# Poster Session I - Poster of Distinction I - A19 MICROBIOTA-MEDIATED IMPACT OF CHRONIC STRESS ON INTESTINAL CRYPT STEM-CELL CYCLING AND PANETH-CELL PROLIFERATION

**Authors:** X Bai, E Ihara

PMC · DOI: 10.1093/jcag/gwaf042.019 · Journal of the Canadian Association of Gastroenterology · 2026-02-13

## TL;DR

Chronic stress changes gut microbes, which affects intestinal stem cells and barrier function, with some effects linked to stress hormones.

## Contribution

The study identifies a microbiota-dependent pathway linking chronic stress to intestinal epithelial dysfunction and stem-cell changes.

## Key findings

- Chronic stress caused anxiety-like behavior and gut dysbiosis with increased Streptococcus and reduced Bifidobacterium.
- Antibiotics reduced stress-induced stem-cell marker downregulation but not Paneth-cell changes.
- Dexamethasone mimicked stress effects on stem cells and Paneth cells, while metyrapone reduced these effects.

## Abstract

Gut microbiota are key regulators of epithelial renewal and barrier defense. Chronic stress perturbs the gut–brain–microbiota axis (HPA, vagal, immune pathways), alters microbial communities, and can compromise epithelial integrity.

To determine how chronic stress–induced dysbiosis affects the small-intestinal crypt stem-cell niche and Paneth-cell function.

Six–eight-week-old mice underwent daily restraint stress (1 h/day, 7 days). Anxiety-like behavior was assessed with the dark/light transition test. Paracellular permeability was quantified in Ussing chambers. Middle-jejunum mucosa/submucosa (after muscle removal) was processed for RNA-seq; immunofluorescence probed OLFM4 (stem cells) and proliferation markers Ki-67 and p-H3. To model glucocorticoid signaling, dexamethasone (synthetic steroid) or metyrapone (11β-hydroxylation inhibitor) was administered. To test microbiota involvement, broad-spectrum antibiotics were given before and throughout stress exposure. Fecal communities were profiled by 16S rRNA analysis.

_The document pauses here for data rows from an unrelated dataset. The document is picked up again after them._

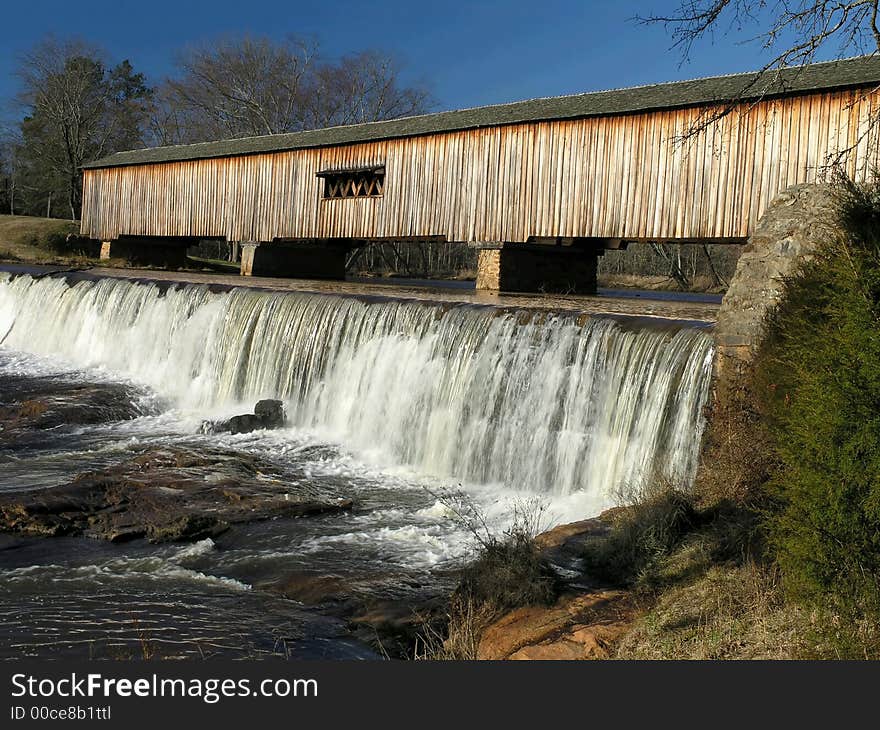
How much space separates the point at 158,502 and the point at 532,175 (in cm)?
1100

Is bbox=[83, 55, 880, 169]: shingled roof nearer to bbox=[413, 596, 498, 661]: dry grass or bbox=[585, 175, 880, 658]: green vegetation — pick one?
bbox=[585, 175, 880, 658]: green vegetation

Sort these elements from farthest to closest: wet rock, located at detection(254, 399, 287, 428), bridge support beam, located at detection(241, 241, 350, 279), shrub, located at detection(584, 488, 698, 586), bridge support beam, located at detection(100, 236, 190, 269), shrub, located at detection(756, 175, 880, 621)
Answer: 1. bridge support beam, located at detection(100, 236, 190, 269)
2. bridge support beam, located at detection(241, 241, 350, 279)
3. wet rock, located at detection(254, 399, 287, 428)
4. shrub, located at detection(584, 488, 698, 586)
5. shrub, located at detection(756, 175, 880, 621)

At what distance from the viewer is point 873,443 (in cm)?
405

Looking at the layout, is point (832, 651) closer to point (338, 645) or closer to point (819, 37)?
point (338, 645)

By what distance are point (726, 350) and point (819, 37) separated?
254 centimetres

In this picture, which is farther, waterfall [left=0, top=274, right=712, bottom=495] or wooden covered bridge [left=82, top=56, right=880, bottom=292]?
wooden covered bridge [left=82, top=56, right=880, bottom=292]

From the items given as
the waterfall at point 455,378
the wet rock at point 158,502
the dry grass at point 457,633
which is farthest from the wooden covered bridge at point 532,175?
the dry grass at point 457,633

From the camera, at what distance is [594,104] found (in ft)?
53.3

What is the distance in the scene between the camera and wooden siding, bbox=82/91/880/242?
13.4 m

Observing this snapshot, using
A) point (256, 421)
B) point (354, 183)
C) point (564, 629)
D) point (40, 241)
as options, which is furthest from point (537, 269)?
point (40, 241)

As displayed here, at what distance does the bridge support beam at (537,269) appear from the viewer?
57.5ft

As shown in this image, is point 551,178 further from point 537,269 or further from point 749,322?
point 749,322

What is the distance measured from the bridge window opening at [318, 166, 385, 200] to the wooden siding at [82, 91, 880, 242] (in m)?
Result: 0.15

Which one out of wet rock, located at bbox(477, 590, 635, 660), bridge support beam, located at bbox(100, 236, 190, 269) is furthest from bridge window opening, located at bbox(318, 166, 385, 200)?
wet rock, located at bbox(477, 590, 635, 660)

Chronic restraint stress produced anxiety-like behavior and dysbiosis, with increased Streptococcus and decreased Bifidobacterium. Barrier dysfunction was evident as increased small-intestinal epithelial permeability, accompanied by reduced villus and crypt length in the jejunum. RNA-seq demonstrated downregulation of Paneth-cell and stem-cell markers in jejunal mucosa. Immunofluorescence confirmed reduced OLFM4, Ki-67, and p-H3 within crypts. Ablation of gut microbiota with antibiotics attenuated the stress-induced downregulation of stem-cell markers but did not alter the Paneth-cell marker changes. Dexamethasone mimicked the effects of restraint stress on crypt stem cells and Paneth cells, whereas metyrapone attenuated both.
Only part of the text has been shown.